↓↓↓
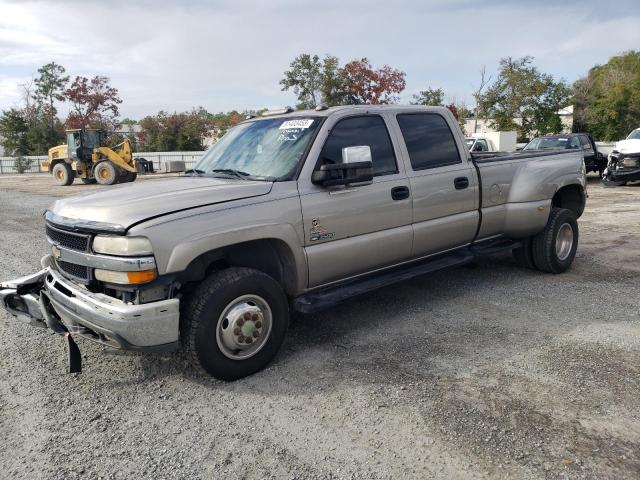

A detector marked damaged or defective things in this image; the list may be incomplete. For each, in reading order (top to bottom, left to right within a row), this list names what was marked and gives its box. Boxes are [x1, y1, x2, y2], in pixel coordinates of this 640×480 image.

damaged front bumper [1, 255, 180, 372]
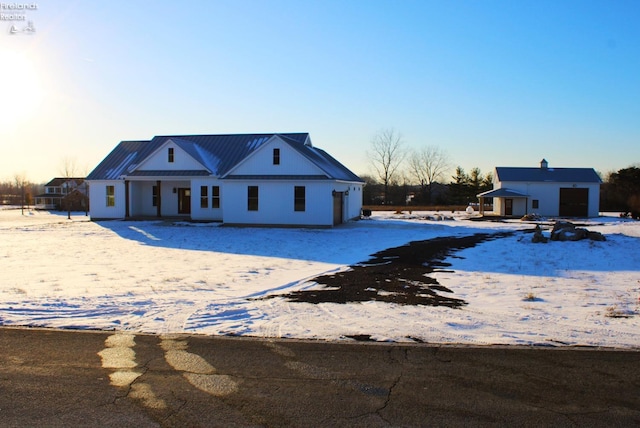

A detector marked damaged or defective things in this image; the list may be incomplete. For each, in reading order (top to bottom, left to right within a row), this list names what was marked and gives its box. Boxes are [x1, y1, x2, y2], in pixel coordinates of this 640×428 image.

cracked pavement [1, 326, 640, 426]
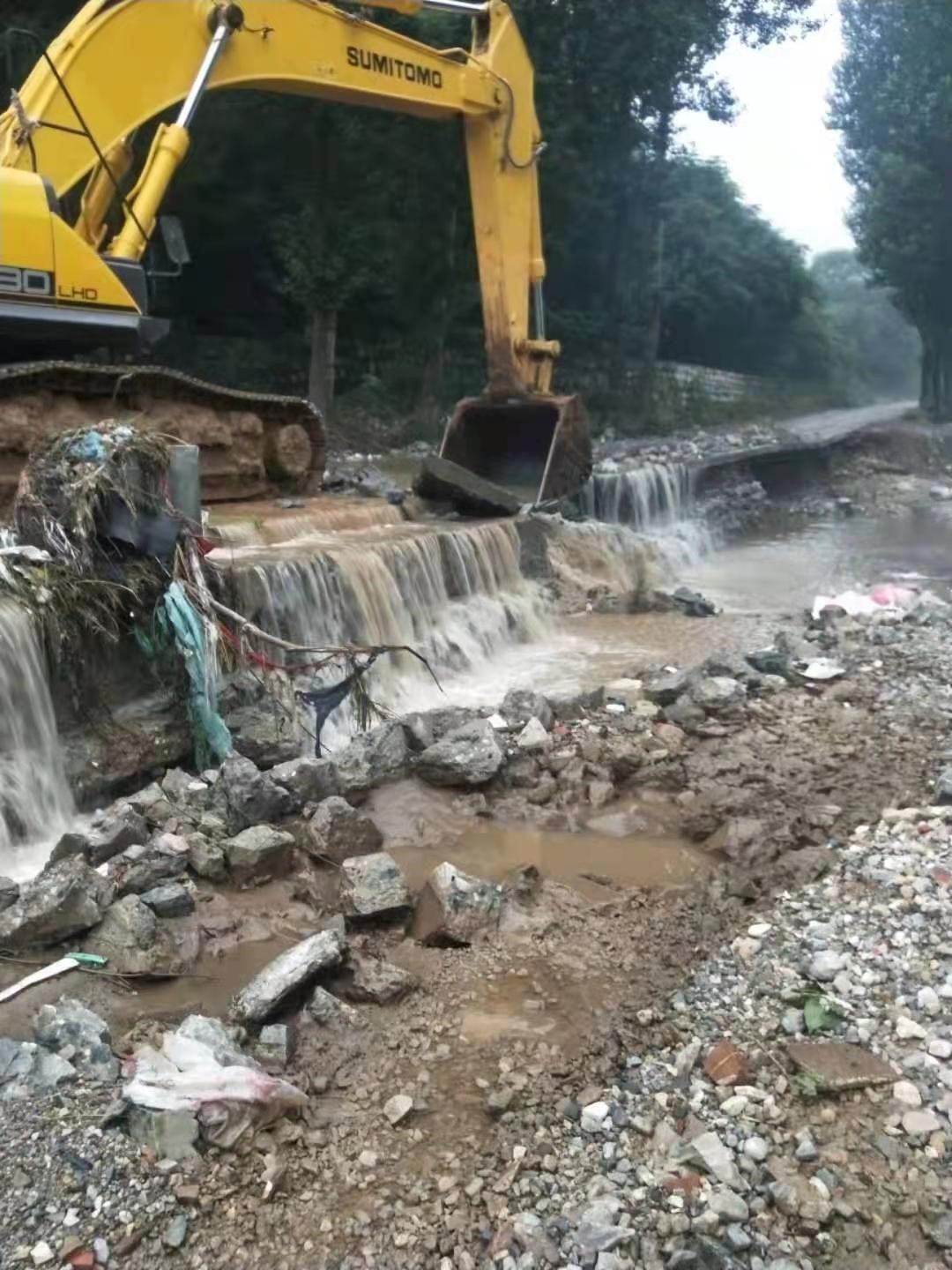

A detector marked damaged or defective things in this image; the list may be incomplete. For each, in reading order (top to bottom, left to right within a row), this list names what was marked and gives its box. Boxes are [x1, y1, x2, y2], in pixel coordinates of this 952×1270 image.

broken concrete slab [413, 454, 523, 518]
broken concrete slab [226, 823, 296, 884]
broken concrete slab [303, 792, 383, 863]
broken concrete slab [339, 848, 411, 919]
broken concrete slab [416, 858, 508, 950]
broken concrete slab [229, 930, 347, 1026]
broken concrete slab [786, 1041, 898, 1092]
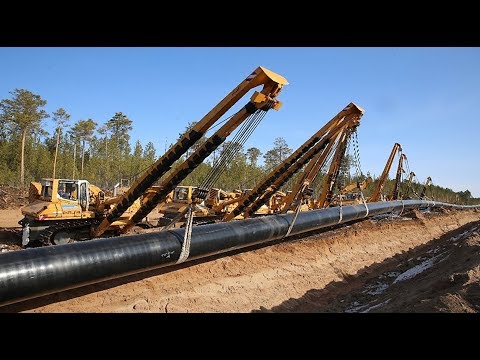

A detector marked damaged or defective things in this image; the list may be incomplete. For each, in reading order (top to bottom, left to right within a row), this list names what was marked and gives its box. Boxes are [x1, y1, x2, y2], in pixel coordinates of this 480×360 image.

anti-corrosion pipe wrap [0, 200, 476, 306]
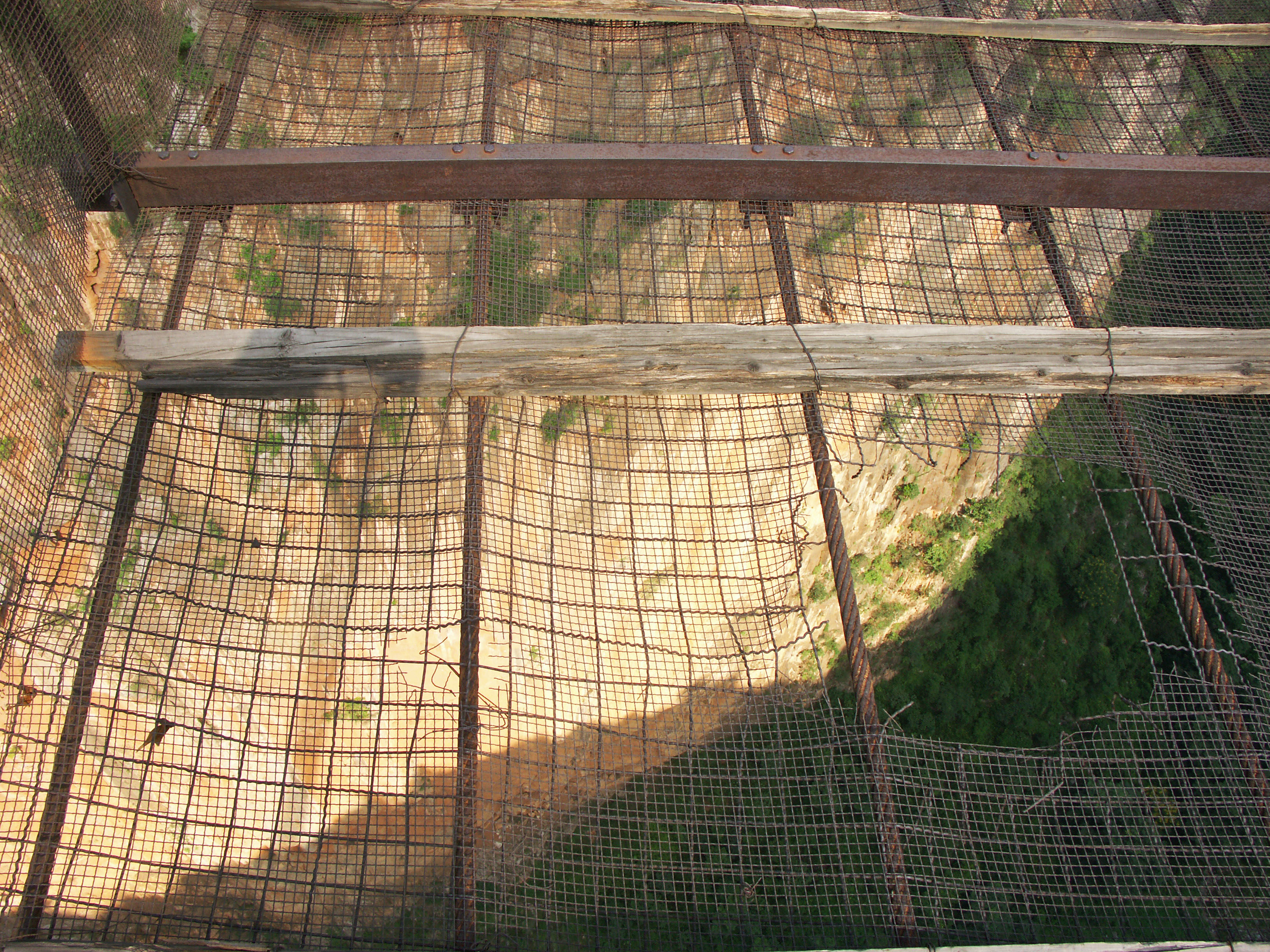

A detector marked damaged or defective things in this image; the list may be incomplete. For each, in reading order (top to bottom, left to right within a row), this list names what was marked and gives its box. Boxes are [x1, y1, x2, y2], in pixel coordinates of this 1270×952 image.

rusted steel beam [11, 13, 264, 939]
rusted steel beam [452, 17, 500, 952]
rusted steel beam [126, 143, 1270, 210]
rusted steel beam [731, 26, 919, 949]
rusted steel beam [945, 7, 1270, 838]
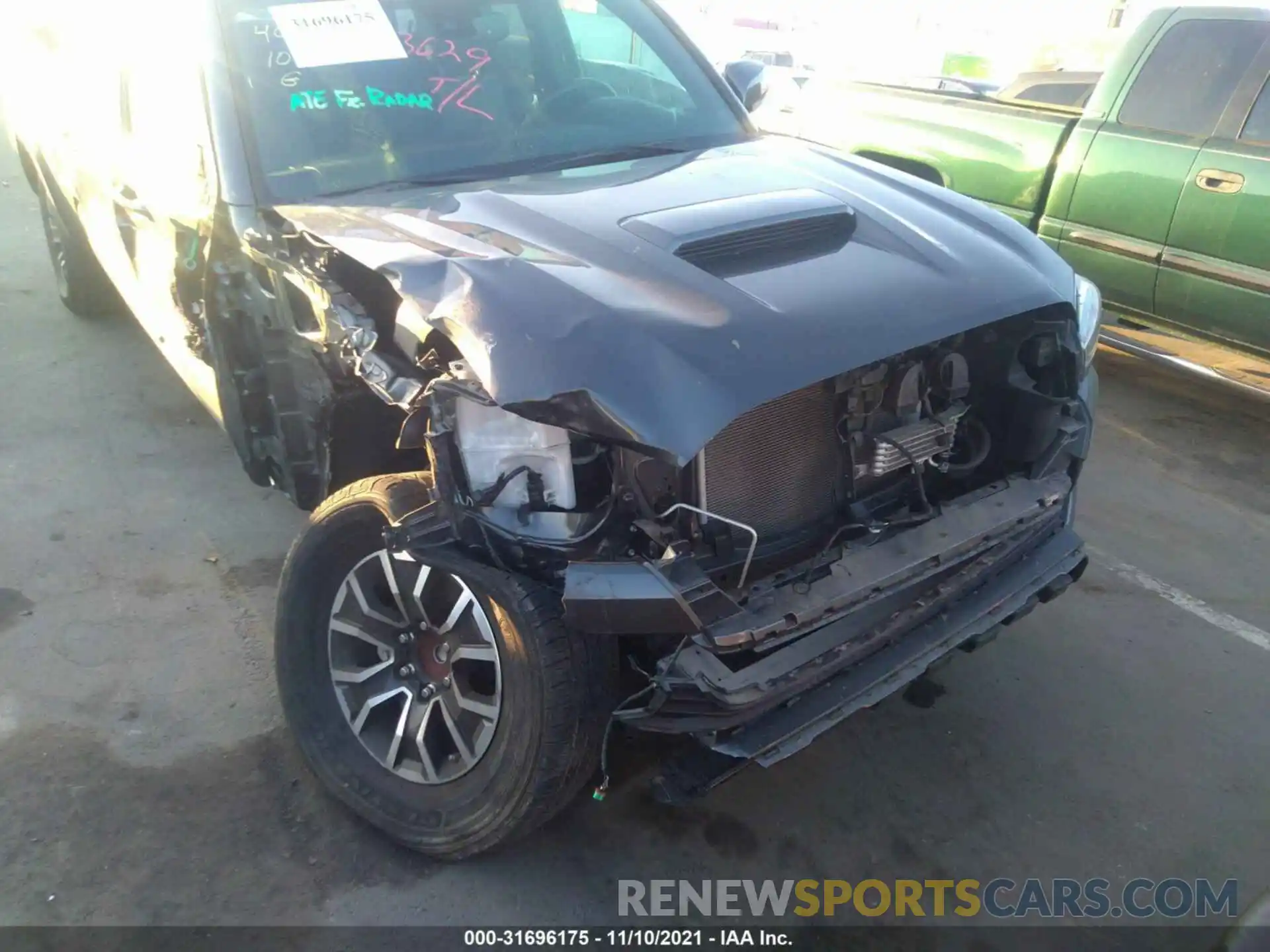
↑↑↑
• Given task:
Print the text of all the records above without changing a word, and leave the pictures out.

• Final result:
A detector marked damaged or defective things in this image; the list may be incomplete. For each, in reading order (top to bottom, left to right within a row), this list names what was marked and gives its box. Boxes are [x1, y1, x2, y2], in pixel coordinates of this 640×480 image.

damaged front bumper [1, 255, 180, 372]

A detector marked damaged or defective things in this image; the list may be incomplete. For each, in reading order (top to bottom, left to right within a row), this list names what was marked and gives its box. Boxes are [x1, y1, x2, y2], in pixel coordinates of this 640×428 image.

cracked pavement [1, 326, 640, 426]

A detector marked damaged or defective things in this image; the list may be incomplete. For each, in reading order (top to bottom, left to right within a row), this list names what was marked and gives its box. Boxes are [x1, y1, x2, y2], in pixel coordinates of this 952×1270 image.

broken concrete slab [413, 454, 523, 518]
broken concrete slab [226, 823, 296, 884]
broken concrete slab [303, 792, 383, 863]
broken concrete slab [339, 848, 411, 919]
broken concrete slab [416, 858, 508, 950]
broken concrete slab [229, 930, 347, 1026]
broken concrete slab [786, 1041, 898, 1092]

A detector marked damaged or defective things in this image; the list may be incomplete. For each, in reading order (top to bottom, left to right within a row), this list names what was marked and gives its box. Boxes are [x1, y1, x2, y2], in pixel coordinates of this 480×360 image.

anti-corrosion pipe wrap [0, 200, 476, 306]

A detector marked damaged or defective things in this image; the list may be incomplete. For each, in reading order (top to bottom, left to right within a row), this list names what was marked and gives its box. Boxes are [x1, y1, x2, y2], in pixel coordinates of this 1270×952 image.

rusted steel beam [11, 13, 264, 939]
rusted steel beam [452, 17, 500, 952]
rusted steel beam [126, 143, 1270, 210]
rusted steel beam [731, 26, 919, 949]
rusted steel beam [945, 7, 1270, 838]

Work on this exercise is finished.